The lack of an increase in this population is most likely the result of several factors, according to Brownstein. “There’s probably some misunderstanding or false information about the advantages of boosting.”
He went on, “They may have received both the initial vaccination and the virus, so they may believe they are [protected]. Additionally, the level of vaccination-related messaging has decreased.”
According to Brownstein, there is already evidence that COVID hospitalizations are trending upward, and this trend may continue during the upcoming holiday season as more people travel and congregate indoors, possibly without masks.
Hospitals are also experiencing the strain of an early respiratory season as cases of the flu and RSV, which mostly affect seniors and fill hospital beds and emergency rooms, are reported.

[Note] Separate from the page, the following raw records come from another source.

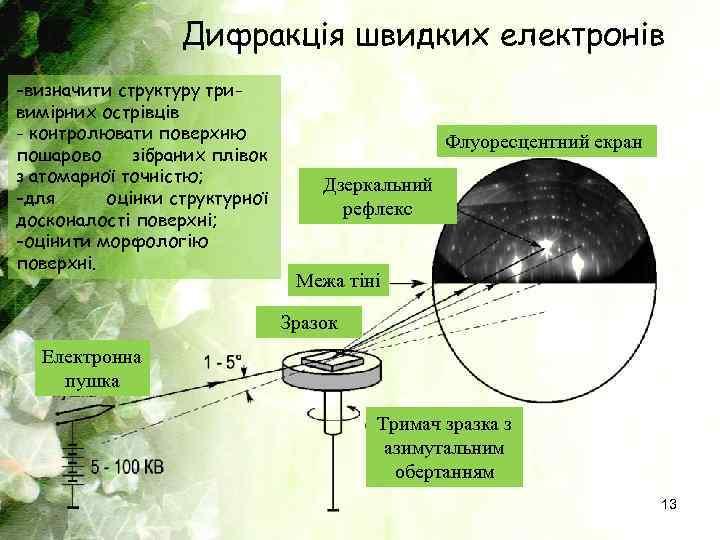 Дифракція швидких електронів -визначити структуру тривимірних острівців - контролювати поверхню пошарово зібраних плівок з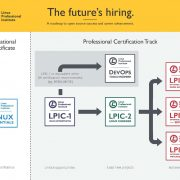 702-100 Linux Professional Institute BSD Specialist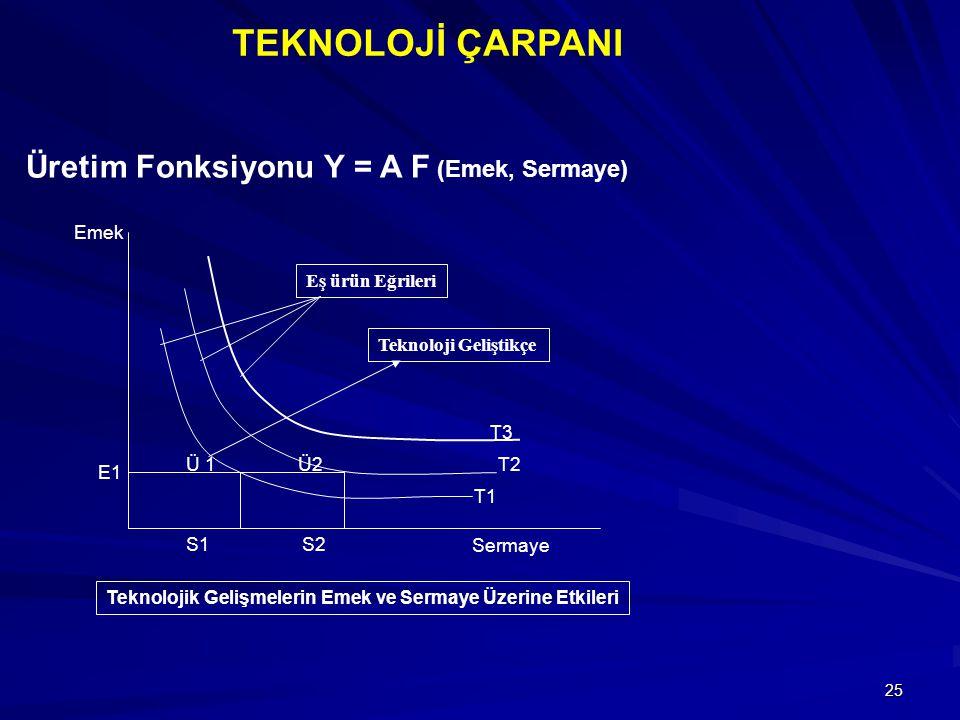 25 Üretim Fonksiyonu Y = A F (Emek, Sermaye) Teknolojik Gelişmelerin Emek ve Sermaye Üzerine Etkileri T3 T2 T1 Emek Sermaye Ü 1Ü2 S1 S2 E1 Eş ürün Eğrileri Teknoloji Geliştikçe TEKNOLOJİ ÇARPANI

As of the week ending December 3, the most recent week for which data are available, adults 65 and older were being hospitalized for RSV at a weekly rate of 3.5 per 100,000, according to CDC data.
Additionally, the CDC reports that seniors are hospitalized for flu at a rate of 18 per 100,000 per week, which is higher than that of any other age group.
Seniors should be given a boost, especially in advance of the holiday season, but Brownstein also emphasized the need for them to receive their primary series if they haven’t already.
According to the CDC, unvaccinated seniors aged 80 and older are dying at the highest rate of 14.16 per 100,000 as of September 25 — the most recent date for which data are available — followed by unvaccinated seniors aged 65 to 79 at 5.68 per 100,000.
The cornerstone of the strategy, according to Brownstein, “really still remains vaccination.” “Trying to increase access and education, combating false information, and disseminating information prior to the holiday season.”
He continued by saying that while it’s crucial for this group to receive the shots, the rest of the community also needs to do so, particularly because kids may unintentionally infect their parents or grandparents.
“Ultimately we need to do what we can to protest our most vulnerable, the ones who may not be able to mount a good immune response to vaccines,” Brownstein said. “Of course, we also need to be appropriately cautious, making sure we’ve acting responsibly.”